╭──
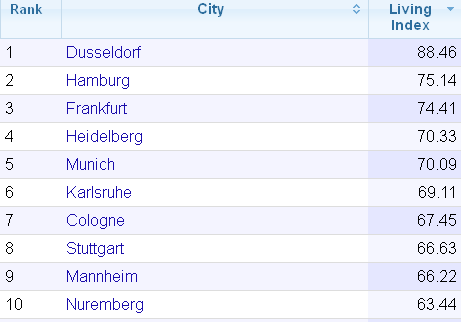 Cost Of Living Estimates That The Average Monthly Disposable Salary (Net  After Tax) In Germany Is Around 2,158.88 U20acBUt Itu0027s Depends On Which City  You Want ...
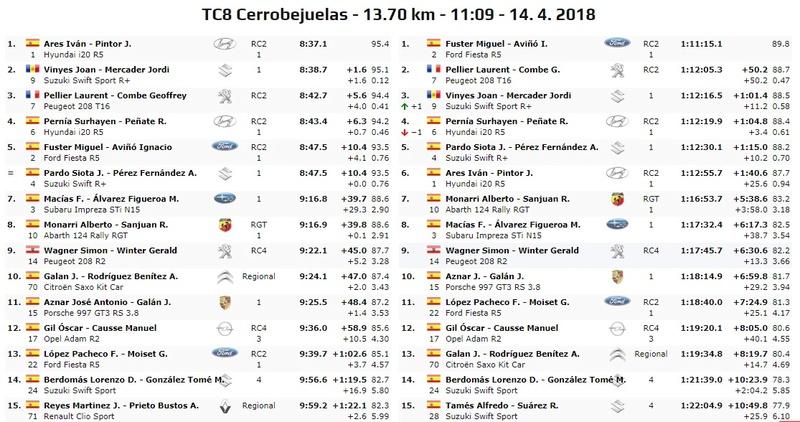 CERA: 36º Rallye Sierra Morena - Internacional [12-14 Abril] - Página 5 18-04-38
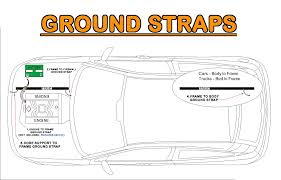 wire harness installation instructions Painless Ls Wiring Diagram For Dual Fans Stand Fan Wiring Diagram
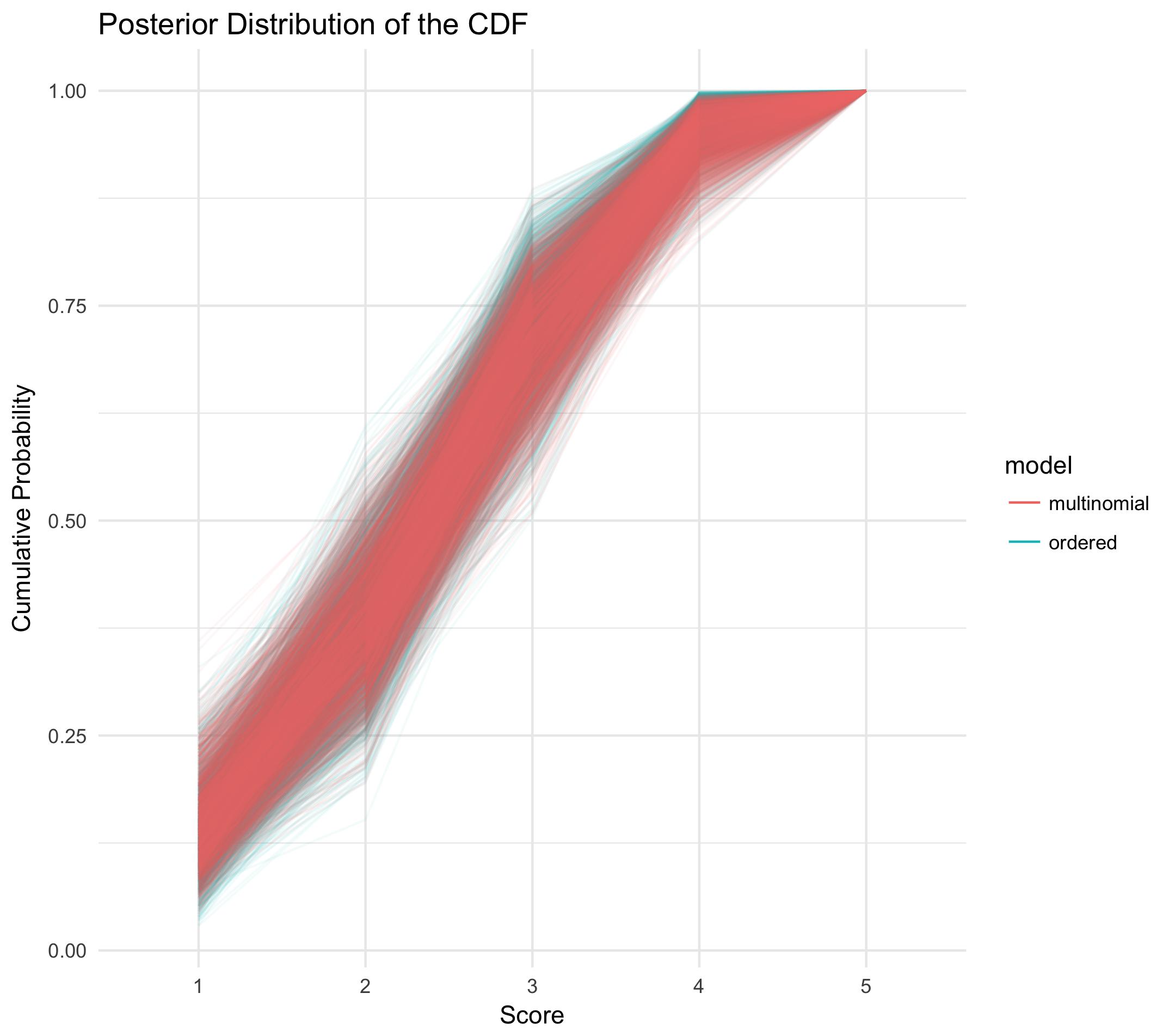 comparative posterior cumulative distributions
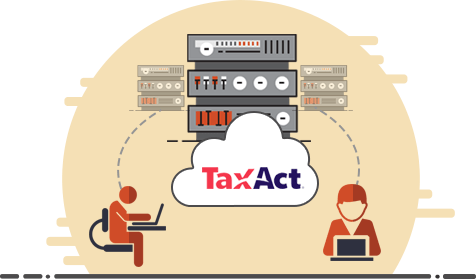 taxact cloud server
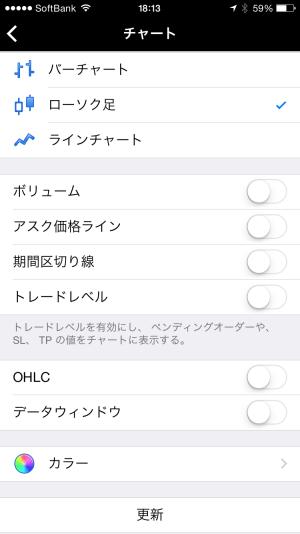 スマホMT4チャート設定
╰──
* _EXERCISE DIRECTIONS_
The data above must be written out again without alteration, and the pictures in them must be excluded.

* _WRITTEN ANSWER_
 Cost Of Living Estimates That The Average Monthly Disposable Salary (Net  After Tax) In Germany Is Around 2,158.88 U20acBUt Itu0027s Depends On Which City  You Want ...
 CERA: 36º Rallye Sierra Morena - Internacional [12-14 Abril] - Página 5 18-04-38
 wire harness installation instructions Painless Ls Wiring Diagram For Dual Fans Stand Fan Wiring Diagram
 comparative posterior cumulative distributions
 taxact cloud server
 スマホMT4チャート設定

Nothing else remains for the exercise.